Aus diesem Grund ist Hygiene in der Erste-Hilfe-Ausbildung keine freiwillige Zusatzleistung, sondern gesetzlich verankert. Der DGUV Grundsatz 304-001, der die Ermächtigung von Ausbildungsstellen für die Erste Hilfe regelt, verpflichtet jede zugelassene Stelle zu einem eigenen Hygienemanagement, inklusive eines dokumentierten Hygieneplans.

Was eine ermächtigte Ausbildungsstelle konkret leisten muss

Die Anforderungen sind detaillierter, als die meisten Kursteilnehmenden ahnen:

Desinfektionsmittel. Es dürfen nur Desinfektionsmittel eingesetzt werden, die nachweislich bakterizide, fungizide und begrenzt viruzide Wirkung besitzen.

Dokumentierte Rückverfolgbarkeit. Jede Desinfektion muss in einem Desinfektionsprotokoll erfasst werden. Bei den Gesichtsteilen der Übungsphantome kommt zusätzlich eine Chargenkennzeichnung zum Einsatz, damit sich jede Desinfektionsmaßnahme im Nachhinein zurückverfolgen lässt.

Ausreichende Anzahl an Übungsgeräten. Für die verpflichtende Teilnehmerübung “Wiederbelebung inkl. Beatmung” müssen mindestens zwei Übungsgeräte pro Lehrgang vorgehalten werden, nicht zuletzt, damit Desinfektionszeiten eingehalten werden können, ohne den Kursablauf zu verzögern.

Keine Wiederverwendung von Verbandmaterial. Einmal verwendetes Verbandmaterial darf im Kurs kein zweites Mal eingesetzt werden. Lediglich unbenutzte Übungssets mit abgelaufenem Verfallsdatum sind für Trainingszwecke zulässig.

Räumliche Mindestanforderungen. Der Kursraum muss mindestens 50 m² Grundfläche aufweisen und den Vorgaben der Arbeitsstättenverordnung entsprechen, auch das ist Teil eines hygienisch und organisatorisch sauber durchgeführten Kurses.

Lehrkräfte sind eingewiesen. Der Hygieneplan ist keine Formalie in der Schublade: Lehrkräfte müssen aktiv in den Plan eingewiesen sein, und die Einhaltung ist verpflichtend, nicht optional.

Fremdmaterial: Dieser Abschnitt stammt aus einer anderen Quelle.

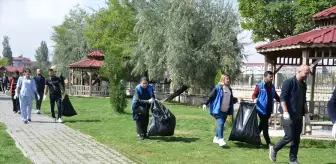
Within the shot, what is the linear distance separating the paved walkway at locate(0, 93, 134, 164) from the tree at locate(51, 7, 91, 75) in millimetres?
32486

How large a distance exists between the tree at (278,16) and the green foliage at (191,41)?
26.0 ft

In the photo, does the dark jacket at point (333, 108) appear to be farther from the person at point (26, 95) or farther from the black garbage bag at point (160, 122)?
the person at point (26, 95)

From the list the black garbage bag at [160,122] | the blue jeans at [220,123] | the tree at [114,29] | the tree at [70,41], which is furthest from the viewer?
the tree at [70,41]

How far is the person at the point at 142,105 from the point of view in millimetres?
9734

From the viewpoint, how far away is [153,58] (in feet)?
89.2

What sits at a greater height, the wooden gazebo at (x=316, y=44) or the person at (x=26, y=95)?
the wooden gazebo at (x=316, y=44)

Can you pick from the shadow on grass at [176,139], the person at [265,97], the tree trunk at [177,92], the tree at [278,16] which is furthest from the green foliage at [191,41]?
the person at [265,97]

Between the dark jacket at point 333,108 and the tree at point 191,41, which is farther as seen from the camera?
the tree at point 191,41

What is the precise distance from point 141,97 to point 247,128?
2.49 m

Was das für Teilnehmende und Unternehmen bedeutet

Für Privatpersonen ist das zunächst ein Sicherheitsthema: Wer an einer Übungspuppe übt, sollte darauf vertrauen können, dass diese zwischen den Nutzungen fachgerecht aufbereitet wurde, inklusive Wechsel der Beatmungslunge und Desinfektion der Gesichtsfläche nach jeder Übungseinheit.

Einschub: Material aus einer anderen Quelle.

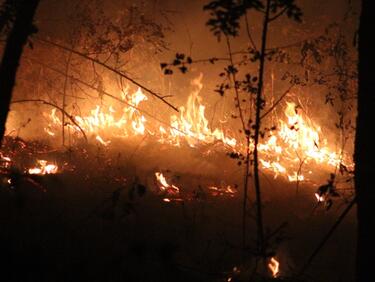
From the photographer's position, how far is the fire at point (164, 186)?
33.5 ft

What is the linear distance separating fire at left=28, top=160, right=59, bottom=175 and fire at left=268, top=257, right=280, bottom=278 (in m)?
6.24

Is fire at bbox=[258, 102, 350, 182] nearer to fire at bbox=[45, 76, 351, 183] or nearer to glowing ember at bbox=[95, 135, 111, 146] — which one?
fire at bbox=[45, 76, 351, 183]

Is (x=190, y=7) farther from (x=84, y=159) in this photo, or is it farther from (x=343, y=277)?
(x=343, y=277)

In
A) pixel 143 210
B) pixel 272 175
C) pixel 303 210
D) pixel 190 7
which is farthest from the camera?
pixel 190 7

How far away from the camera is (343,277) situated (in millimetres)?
7230

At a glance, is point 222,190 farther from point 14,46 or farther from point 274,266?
point 14,46

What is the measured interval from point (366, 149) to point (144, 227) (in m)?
4.66

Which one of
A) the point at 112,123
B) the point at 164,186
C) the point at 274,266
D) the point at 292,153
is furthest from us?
the point at 112,123

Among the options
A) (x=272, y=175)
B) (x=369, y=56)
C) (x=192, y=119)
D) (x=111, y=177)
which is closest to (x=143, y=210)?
(x=111, y=177)

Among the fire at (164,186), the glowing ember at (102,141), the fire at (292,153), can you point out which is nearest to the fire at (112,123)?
the glowing ember at (102,141)

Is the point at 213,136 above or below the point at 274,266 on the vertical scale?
above

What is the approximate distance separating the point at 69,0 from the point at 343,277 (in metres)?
17.6

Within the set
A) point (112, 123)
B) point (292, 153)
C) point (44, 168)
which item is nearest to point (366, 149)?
point (44, 168)

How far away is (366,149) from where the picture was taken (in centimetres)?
427
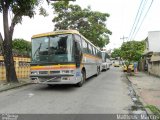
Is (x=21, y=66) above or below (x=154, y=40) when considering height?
below

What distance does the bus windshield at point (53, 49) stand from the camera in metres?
12.7

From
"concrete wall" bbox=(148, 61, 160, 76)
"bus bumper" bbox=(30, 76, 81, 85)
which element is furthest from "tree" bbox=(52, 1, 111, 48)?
"bus bumper" bbox=(30, 76, 81, 85)

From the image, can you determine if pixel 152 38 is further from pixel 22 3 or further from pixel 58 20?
pixel 22 3

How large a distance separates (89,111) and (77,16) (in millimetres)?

Für Unternehmen, die betriebliche Erste-Hilfe-Ausbildungen buchen, ist Hygienemanagement zusätzlich ein Haftungsthema. Wählt ein Unternehmen eine Ausbildungsstelle, die diese Standards nicht konsequent einhält, betrifft das nicht nur die Qualität der Ausbildung, sondern im Zweifel auch die Frage, ob die gebuchte Schulung überhaupt den Anforderungen der ermächtigten Stellen entspricht.

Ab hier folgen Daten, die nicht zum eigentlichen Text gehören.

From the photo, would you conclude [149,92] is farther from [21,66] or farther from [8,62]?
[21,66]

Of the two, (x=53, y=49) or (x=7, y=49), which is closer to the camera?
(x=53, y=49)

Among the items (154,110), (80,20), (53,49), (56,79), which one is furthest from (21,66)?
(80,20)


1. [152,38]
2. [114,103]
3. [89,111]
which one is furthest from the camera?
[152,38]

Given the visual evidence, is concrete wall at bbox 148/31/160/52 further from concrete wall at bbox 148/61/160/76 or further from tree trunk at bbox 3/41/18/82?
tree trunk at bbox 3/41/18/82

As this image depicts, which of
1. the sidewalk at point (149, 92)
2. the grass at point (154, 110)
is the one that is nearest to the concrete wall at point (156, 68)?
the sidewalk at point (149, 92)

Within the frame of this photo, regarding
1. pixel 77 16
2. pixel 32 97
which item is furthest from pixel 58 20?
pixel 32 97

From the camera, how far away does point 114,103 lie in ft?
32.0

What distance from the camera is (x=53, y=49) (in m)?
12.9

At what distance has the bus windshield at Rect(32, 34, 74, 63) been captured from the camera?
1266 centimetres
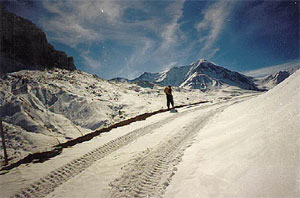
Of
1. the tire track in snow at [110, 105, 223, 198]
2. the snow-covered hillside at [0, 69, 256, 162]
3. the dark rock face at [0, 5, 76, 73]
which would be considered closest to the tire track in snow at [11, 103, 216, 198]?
the tire track in snow at [110, 105, 223, 198]

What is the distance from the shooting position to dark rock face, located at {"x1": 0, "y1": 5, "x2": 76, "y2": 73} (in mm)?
17100

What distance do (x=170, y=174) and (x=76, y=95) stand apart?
1417cm

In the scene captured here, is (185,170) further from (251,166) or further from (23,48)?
(23,48)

Woran man eine hygienisch sauber arbeitende Erste-Hilfe-Schule erkennt

  • Jeder Teilnehmende erhält für Übungen mit gemeinsam genutzten Phantomen eine eigene Beatmungslunge bzw. einen eigenen Gesichtsschutz.
  • Verbandmaterial wirkt erkennbar unbenutzt und wird nach der Übung fachgerecht entsorgt.
  • Auf Nachfrage kann die Ausbildungsstelle Auskunft über ihr Hygienekonzept geben, ein gutes Zeichen ist, wenn diese Frage nicht überrascht, sondern selbstverständlich beantwortet wird.
  • Übungsphantome werden sichtbar zwischen Übungseinheiten gereinigt, nicht nur “bei Bedarf”.

 

Fazit

Hygiene im Erste-Hilfe-Kurs ist kein Marketingversprechen, sondern eine gesetzlich geregelte Grundvoraussetzung für die Ermächtigung einer Ausbildungsstelle. Der Unterschied zwischen Anbietern zeigt sich nicht darin, ob ein Hygieneplan existiert, das ist Pflicht, sondern darin, wie konsequent er im Kursalltag tatsächlich gelebt wird.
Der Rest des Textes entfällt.